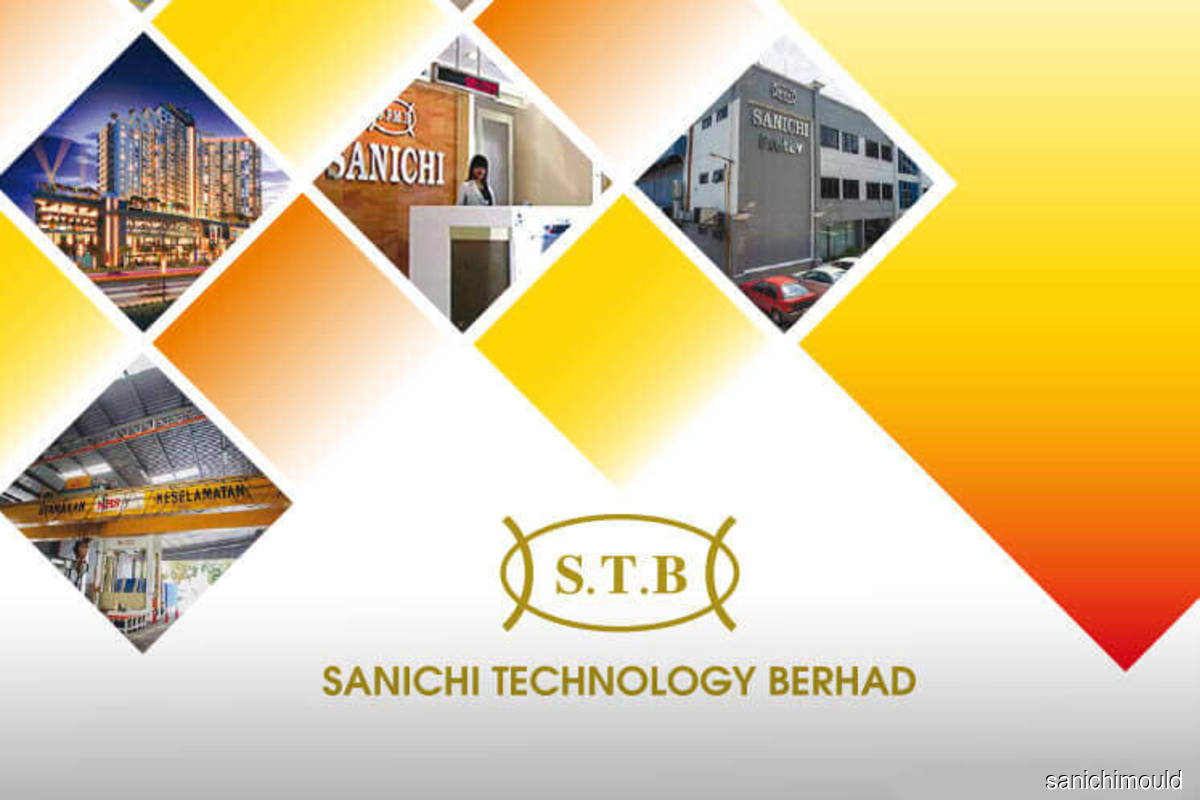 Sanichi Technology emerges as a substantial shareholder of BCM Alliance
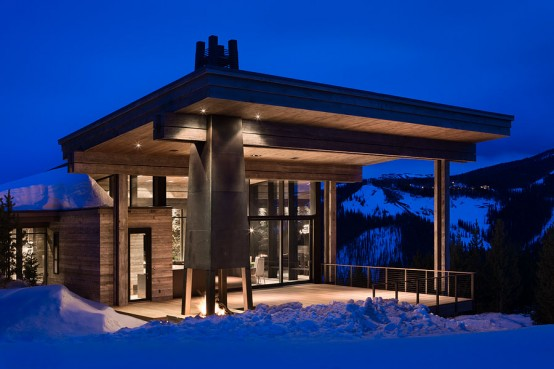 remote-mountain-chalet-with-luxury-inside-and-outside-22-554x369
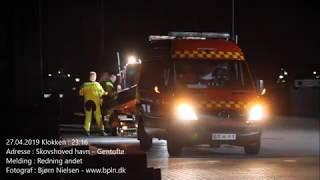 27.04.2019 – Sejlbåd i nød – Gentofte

----------

Task description: A word-for-word copy of the listing is the goal; keep every picture out of it.

Response to the exercise:
 Sanichi Technology emerges as a substantial shareholder of BCM Alliance
 remote-mountain-chalet-with-luxury-inside-and-outside-22-554x369
 27.04.2019 – Sejlbåd i nød – Gentofte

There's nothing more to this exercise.